Let's walk through a simple example using Python and scikit-learn.

In [None]:
# Import necessary libraries
import numpy as np
import matplotlib.pyplot as plt
from sklearn.model_selection import train_test_split
from sklearn.linear_model import LogisticRegression
from sklearn.metrics import accuracy_score

In [None]:
# Generate some synthetic data for demonstration
np.random.seed(0)
X = np.random.rand(100, 1) * 10
y = (X[:, 0] > 5).astype(int) + np.random.randint(0, 2, 100)  # Create some overlap

In [None]:
y = np.clip(y, 0, 1) # Ensure labels are 0 or 1
#print(X,y)

In [None]:
# Split data into training and testing sets
X_train, X_test, y_train, y_test = train_test_split(X, y, test_size=0.2, random_state=42)
#print(X_train)
# Create and train the Logistic Regression model
model = LogisticRegression()
model.fit(X_train, y_train)

In [None]:
# Make predictions on the test set
y_pred = model.predict(X_test)
#print(y_pred)
# Evaluate the model
accuracy = accuracy_score(y_test, y_pred)
print(f"Accuracy: {accuracy:.2f}")

In [None]:
# Visualize the decision boundary (for a 1D example)
x_values = np.linspace(0, 10, 100).reshape(-1, 1)
y_prob = model.predict_proba(x_values)[:, 1]

plt.scatter(X_test, y_test, color='black', zorder=3, edgecolors='white')
plt.plot(x_values, y_prob, color='red', linewidth=2)
plt.axhline(0.5, color='blue', linestyle='--', label='Decision Boundary')
plt.xlabel('Feature')
plt.ylabel('Probability / Class')
plt.title('Logistic Regression Decision Boundary')
plt.legend()
plt.show()

**Explanation of the Code:**

1.  **Import Libraries:** We import `numpy` for numerical operations, `matplotlib.pyplot` for plotting, and modules from `sklearn` for splitting data, creating the logistic regression model, and evaluating it.
2.  **Generate Data:** We create simple synthetic data where the target variable `y` is roughly determined by whether the feature `X` is greater than 5. We add some noise to make it a bit more realistic.
3.  **Split Data:** We split the data into training and testing sets to evaluate how well our model generalizes to unseen data.
4.  **Create and Train Model:** We initialize a `LogisticRegression` model and train it using the `fit()` method on the training data.
5.  **Make Predictions:** We use the trained model to predict the class labels for the test set using the `predict()` method.
6.  **Evaluate Model:** We calculate the accuracy of the model by comparing the predicted labels (`y_pred`) to the actual labels (`y_test`).
7.  **Visualize Decision Boundary:** We generate a range of feature values (`x_values`) and use `predict_proba()` to get the predicted probabilities for each value.
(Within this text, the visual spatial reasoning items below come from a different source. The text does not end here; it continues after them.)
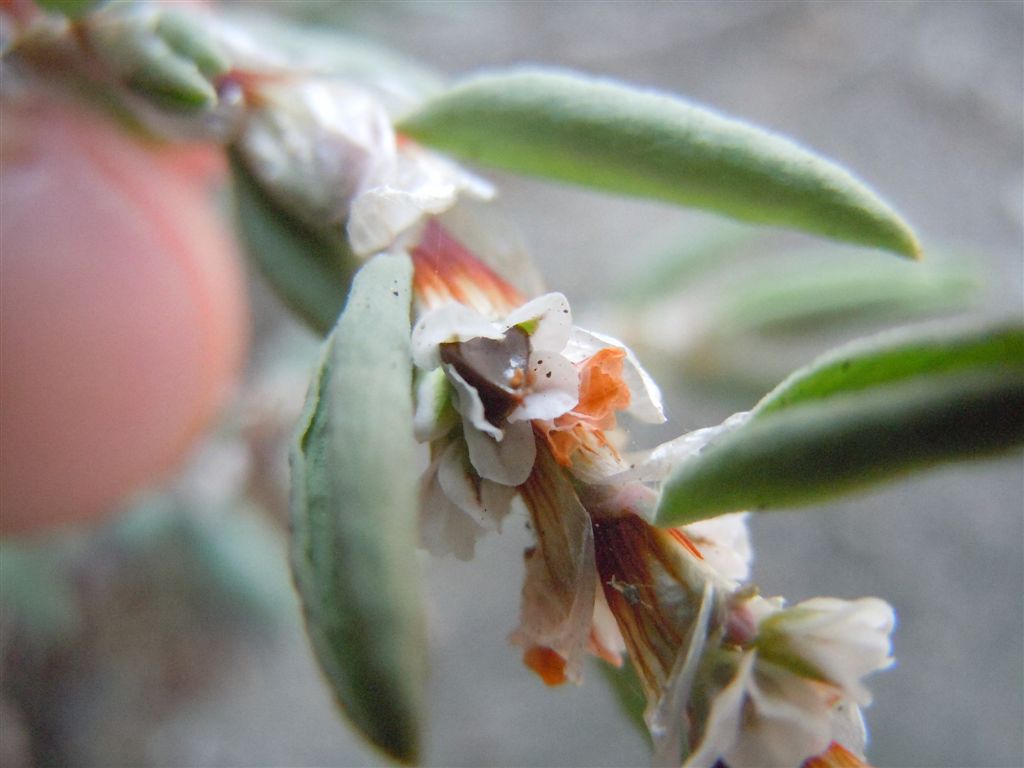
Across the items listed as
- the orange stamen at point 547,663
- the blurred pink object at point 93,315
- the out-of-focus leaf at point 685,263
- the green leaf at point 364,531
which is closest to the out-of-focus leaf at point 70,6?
the blurred pink object at point 93,315

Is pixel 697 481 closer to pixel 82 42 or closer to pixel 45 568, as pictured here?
pixel 82 42

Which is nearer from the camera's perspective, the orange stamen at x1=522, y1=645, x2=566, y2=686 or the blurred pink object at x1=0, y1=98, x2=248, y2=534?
the orange stamen at x1=522, y1=645, x2=566, y2=686

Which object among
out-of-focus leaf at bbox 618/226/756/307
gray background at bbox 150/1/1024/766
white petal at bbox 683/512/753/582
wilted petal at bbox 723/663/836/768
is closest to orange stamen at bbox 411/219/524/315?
white petal at bbox 683/512/753/582

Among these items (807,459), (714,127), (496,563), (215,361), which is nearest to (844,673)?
(807,459)

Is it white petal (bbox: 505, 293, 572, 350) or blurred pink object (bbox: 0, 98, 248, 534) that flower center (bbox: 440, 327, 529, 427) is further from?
blurred pink object (bbox: 0, 98, 248, 534)

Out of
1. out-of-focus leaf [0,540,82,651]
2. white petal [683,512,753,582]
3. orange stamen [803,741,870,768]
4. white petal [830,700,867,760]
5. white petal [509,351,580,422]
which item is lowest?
out-of-focus leaf [0,540,82,651]

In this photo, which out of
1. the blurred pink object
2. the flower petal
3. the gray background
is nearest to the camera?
the flower petal

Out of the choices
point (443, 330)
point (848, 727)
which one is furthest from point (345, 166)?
point (848, 727)
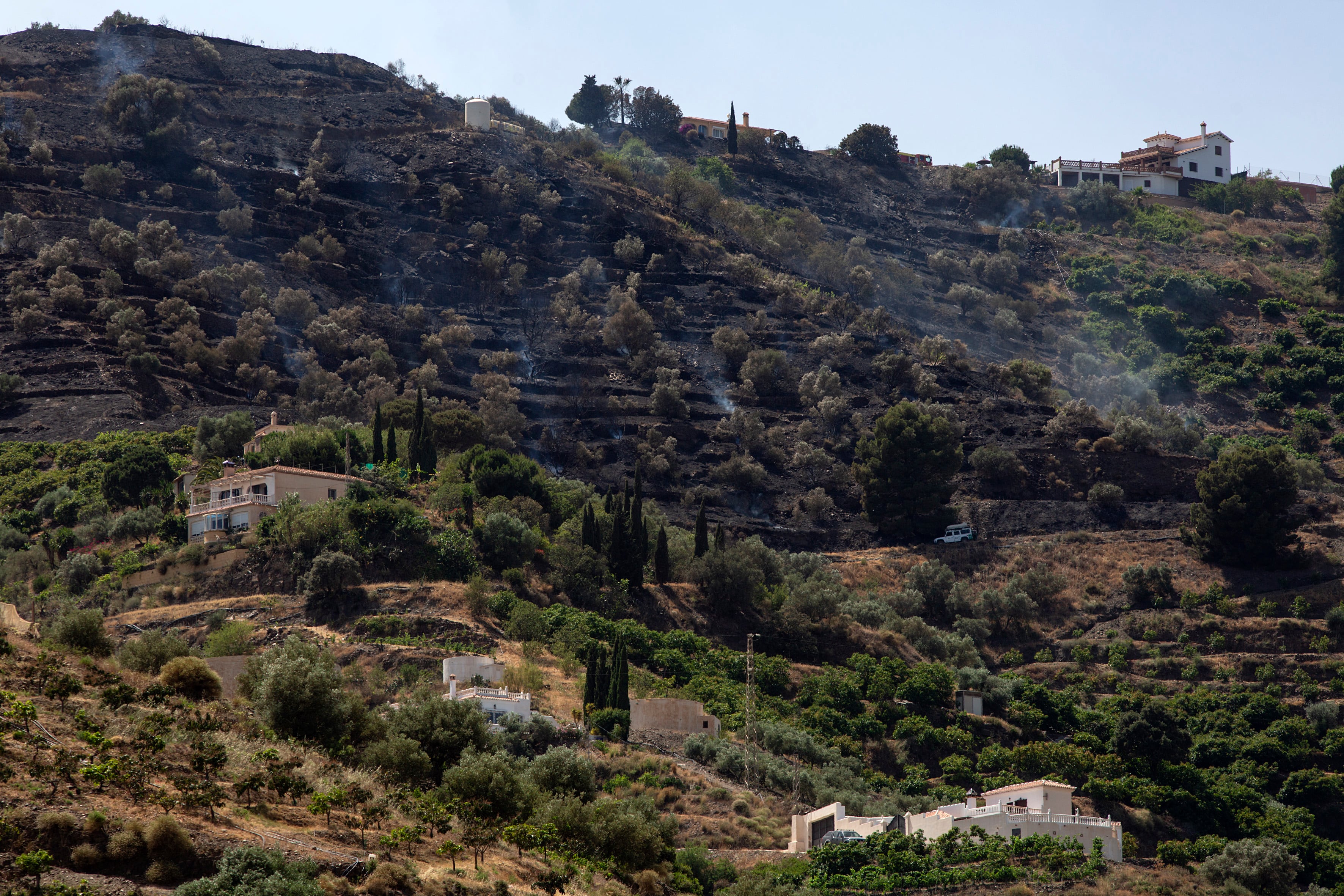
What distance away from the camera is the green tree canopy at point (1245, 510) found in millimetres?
73250

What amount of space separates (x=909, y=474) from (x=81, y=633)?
167 feet

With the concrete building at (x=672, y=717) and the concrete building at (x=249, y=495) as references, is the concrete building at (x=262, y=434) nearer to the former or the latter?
the concrete building at (x=249, y=495)

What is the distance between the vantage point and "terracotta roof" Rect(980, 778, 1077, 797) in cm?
5053

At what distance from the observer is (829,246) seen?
120562mm

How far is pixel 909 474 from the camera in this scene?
81.2 meters

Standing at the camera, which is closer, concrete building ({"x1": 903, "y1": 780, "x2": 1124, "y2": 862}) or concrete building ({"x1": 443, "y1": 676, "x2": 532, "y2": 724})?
concrete building ({"x1": 903, "y1": 780, "x2": 1124, "y2": 862})

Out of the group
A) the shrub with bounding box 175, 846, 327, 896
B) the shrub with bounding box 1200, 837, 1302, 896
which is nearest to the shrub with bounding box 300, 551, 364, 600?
the shrub with bounding box 175, 846, 327, 896

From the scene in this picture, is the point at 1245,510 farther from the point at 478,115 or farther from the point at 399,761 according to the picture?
the point at 478,115

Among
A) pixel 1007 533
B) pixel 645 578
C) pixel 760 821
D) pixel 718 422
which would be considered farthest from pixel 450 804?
pixel 718 422

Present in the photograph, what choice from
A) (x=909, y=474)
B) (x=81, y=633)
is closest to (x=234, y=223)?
(x=909, y=474)

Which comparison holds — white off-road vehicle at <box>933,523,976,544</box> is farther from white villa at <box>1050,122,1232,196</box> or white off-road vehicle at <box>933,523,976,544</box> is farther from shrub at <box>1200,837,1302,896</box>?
white villa at <box>1050,122,1232,196</box>

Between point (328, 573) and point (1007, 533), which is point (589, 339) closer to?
point (1007, 533)

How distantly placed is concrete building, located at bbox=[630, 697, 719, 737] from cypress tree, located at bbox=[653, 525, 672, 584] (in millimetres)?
13647

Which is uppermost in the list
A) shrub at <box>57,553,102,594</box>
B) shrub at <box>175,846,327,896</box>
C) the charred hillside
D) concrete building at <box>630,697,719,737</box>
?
the charred hillside
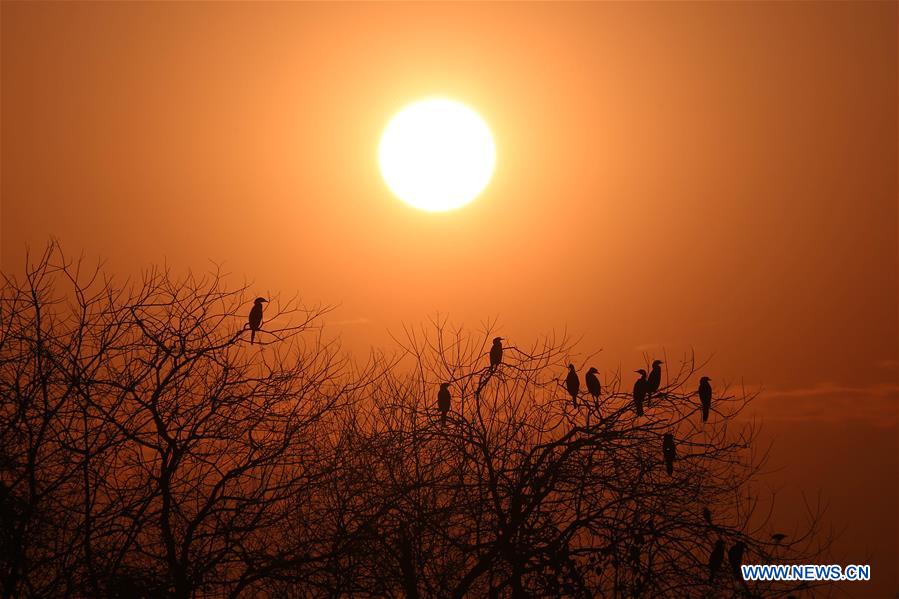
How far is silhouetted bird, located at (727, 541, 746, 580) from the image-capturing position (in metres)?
8.95

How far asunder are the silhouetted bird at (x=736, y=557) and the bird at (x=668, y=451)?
1.04 m

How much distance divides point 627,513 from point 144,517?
516cm

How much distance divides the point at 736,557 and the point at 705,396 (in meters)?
2.74

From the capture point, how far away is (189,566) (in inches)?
349

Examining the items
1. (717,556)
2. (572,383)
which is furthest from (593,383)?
(717,556)

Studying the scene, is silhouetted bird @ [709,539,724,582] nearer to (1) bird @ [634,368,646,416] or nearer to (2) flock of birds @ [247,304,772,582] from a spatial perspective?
(2) flock of birds @ [247,304,772,582]

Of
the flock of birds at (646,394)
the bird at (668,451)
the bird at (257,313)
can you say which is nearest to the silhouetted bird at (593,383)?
the flock of birds at (646,394)

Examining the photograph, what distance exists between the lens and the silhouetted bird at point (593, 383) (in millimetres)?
11234

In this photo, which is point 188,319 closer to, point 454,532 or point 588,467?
point 454,532

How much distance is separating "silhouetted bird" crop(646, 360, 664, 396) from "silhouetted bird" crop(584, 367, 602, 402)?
27.5 inches

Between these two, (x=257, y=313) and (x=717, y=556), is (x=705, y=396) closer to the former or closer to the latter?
(x=717, y=556)

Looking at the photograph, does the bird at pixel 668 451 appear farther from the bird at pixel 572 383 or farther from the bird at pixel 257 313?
the bird at pixel 257 313

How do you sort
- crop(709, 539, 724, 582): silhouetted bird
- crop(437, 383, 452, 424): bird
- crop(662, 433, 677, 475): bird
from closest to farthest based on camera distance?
crop(709, 539, 724, 582): silhouetted bird → crop(662, 433, 677, 475): bird → crop(437, 383, 452, 424): bird

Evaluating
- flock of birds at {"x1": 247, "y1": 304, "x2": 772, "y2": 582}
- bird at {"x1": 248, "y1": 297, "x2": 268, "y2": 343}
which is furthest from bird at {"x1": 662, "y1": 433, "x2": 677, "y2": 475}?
bird at {"x1": 248, "y1": 297, "x2": 268, "y2": 343}
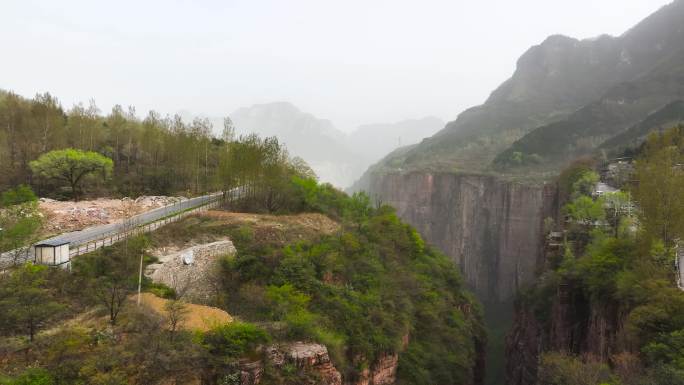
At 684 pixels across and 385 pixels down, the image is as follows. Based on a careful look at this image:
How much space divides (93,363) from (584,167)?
163ft

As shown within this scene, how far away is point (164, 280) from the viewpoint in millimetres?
17703

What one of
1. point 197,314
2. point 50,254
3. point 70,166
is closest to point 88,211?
point 70,166

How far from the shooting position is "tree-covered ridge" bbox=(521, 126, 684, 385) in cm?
1416

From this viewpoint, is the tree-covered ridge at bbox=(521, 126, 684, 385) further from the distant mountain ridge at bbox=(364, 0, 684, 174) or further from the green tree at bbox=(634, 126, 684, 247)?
the distant mountain ridge at bbox=(364, 0, 684, 174)

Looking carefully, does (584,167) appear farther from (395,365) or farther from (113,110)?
(113,110)

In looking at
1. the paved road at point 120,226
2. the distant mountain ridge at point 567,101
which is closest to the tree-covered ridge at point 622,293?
the paved road at point 120,226

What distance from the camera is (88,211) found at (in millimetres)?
24688

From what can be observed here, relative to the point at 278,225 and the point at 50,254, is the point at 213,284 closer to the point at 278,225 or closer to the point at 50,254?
the point at 50,254

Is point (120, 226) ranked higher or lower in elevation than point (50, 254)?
higher

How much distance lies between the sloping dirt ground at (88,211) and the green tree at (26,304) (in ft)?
29.7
We then plot these probabilities and the decision boundary at 0.5 to visualize how the model makes classifications based on the feature value.

This tutorial provides a basic understanding of logistic regression and how to implement it using scikit-learn. You can extend this to more complex datasets and explore other evaluation metrics and techniques like regularization.